→ Text
○ ○ ○ ○

Houston Interfaith leaders urge to fight hate with love and voting
In the wake of the worst attack against a Jewish congregation in American history, a group of Houston’s interfaith leaders came together Thursday and called on residents to stand up against hate and division.
About two dozen religious leaders from Jewish, Christian and Muslim faiths met at the Congregation Beth Israel in Houston, urging communities to unite in light of a recent massacre at The Tree of Life synagogue in Pittsburg. As they spoke, the man charged with opening fire with a semiautomatic rifle leaving 11 Jewish worshipers killed and more wounded entered a plea to the charges in a courthouse across the country.
“Let’s show the world that in Houston, the most diverse city in the country, we are a role model of how to lift each other in times of concern and anxiety,” said David Lyon, rabbi of the synagogue that hosted the event in Houston. “Let’s make a photo (of this) that can be seeing everywhere,” as the religious leaders in attendance held hands in a gesture of unity.
There were calls to take action against hate by using “words of love,” and encouragement for citizens to vote in next weeks midterm elections to defeat leaders who engender evil and division.
In memorializing the Pittsburg massacre, Lyon said that the country is “facing many fragile moments recently,” referring to the Pittsburg mass shooting as well as to other recent events.
Lyon cited the explosive devices sent by a President Donald Trump supporter to Democratic leaders and members of the media last week, heightened anti-immigration rhetoric from the administration, characterization of migrants escaping from violence and poverty in Central America as “an invasion, ” and proposals to eliminate the birthright citizenship established by the U.S. Constitution.
“We leaders of faith can build bridges of peace and understanding; we need to lift all of us up for the sake of a bright and blessed future,” Lyon said.
“Words matter and people of faith, Christians, Muslims, Jews, other religions, must combat the kind of hatred that has become standard on the internet, in our society and between each other,” said Bishop Scott Jones, with the United Methodist Church.
Many people have expressed outrage in social media about recent events, expressions of racism and hate crimes, such as mass killings at synagogues, churches and schools. Hate crimes increased by 12 percent in 2017 alone, according to a report from the California State University’s Center for the Study of Hate and Extremism.

○ ○ ○ ○

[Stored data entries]
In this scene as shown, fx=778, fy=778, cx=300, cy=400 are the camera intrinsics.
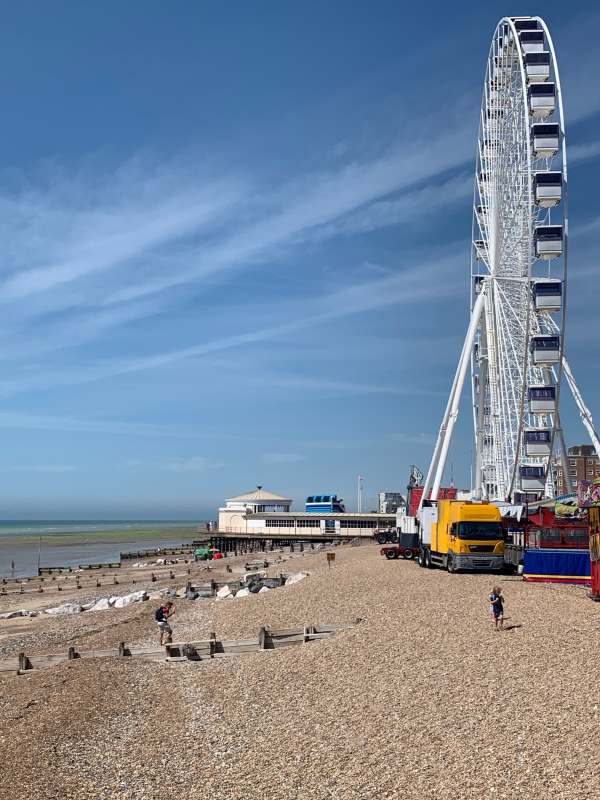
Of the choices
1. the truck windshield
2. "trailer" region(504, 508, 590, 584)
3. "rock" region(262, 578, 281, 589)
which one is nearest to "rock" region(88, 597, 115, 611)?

○ ○ ○ ○

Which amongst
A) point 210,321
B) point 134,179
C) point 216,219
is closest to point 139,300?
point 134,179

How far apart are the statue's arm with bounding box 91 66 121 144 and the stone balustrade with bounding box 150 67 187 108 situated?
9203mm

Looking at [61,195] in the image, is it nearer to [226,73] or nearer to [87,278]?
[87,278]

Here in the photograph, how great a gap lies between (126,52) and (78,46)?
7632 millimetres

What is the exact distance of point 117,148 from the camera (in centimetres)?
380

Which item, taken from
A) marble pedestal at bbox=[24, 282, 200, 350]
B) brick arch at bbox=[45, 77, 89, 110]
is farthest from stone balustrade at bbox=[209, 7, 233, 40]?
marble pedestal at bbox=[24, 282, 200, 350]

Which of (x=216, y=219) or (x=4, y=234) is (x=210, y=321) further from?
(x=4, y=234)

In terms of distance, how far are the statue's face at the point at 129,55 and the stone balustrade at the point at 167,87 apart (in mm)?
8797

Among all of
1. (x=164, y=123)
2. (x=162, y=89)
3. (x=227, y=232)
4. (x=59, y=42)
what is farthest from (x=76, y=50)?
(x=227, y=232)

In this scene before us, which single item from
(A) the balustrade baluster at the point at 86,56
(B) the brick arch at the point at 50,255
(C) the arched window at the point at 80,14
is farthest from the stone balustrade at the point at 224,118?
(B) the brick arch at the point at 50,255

○ ○ ○ ○

→ Explore the material
a – In the article on Houston's interfaith leaders, where did the religious leaders gather?
b – Please continue the article on Houston's interfaith leaders from the end of its final paragraph.

→ Answers per task
a – They met at the Congregation Beth Israel in Houston.

b –
John Ogletree, pastor of the First Metropolitan Church in Northwest Houston, said the reason hate is heightened at this moment in the country is because “it comes from the top and goes down.” He explained that both negative values like hate and positive ones like love are learned just as taught by parents at home, by teachers at schools, by religious leaders at community temples.
“Right now, people need to hear a message of love and anti-hate, and that’s why we have to raise up as pastors, as civic leaders, as politicians to stand up against hate,” Ogletree said.
Daniel Hernandez, the Iman of the Pearland Islamic center that opened as a shelter during Hurricane Harvey, agreed with Ogletree. He said that to understand what is happening today with racial and ethnic tensions “We have to look from the top down, we have to look at the rhetoric that our leadership and our president is passing on to the people in regards of immigration and sometimes generalizing about (negative) qualities of some people.”
Hernandez explained that words from leaders provide guidance for people, and hateful rhetoric serves as “fuel for loners that are just looking for that motivation to spark actions,” he said.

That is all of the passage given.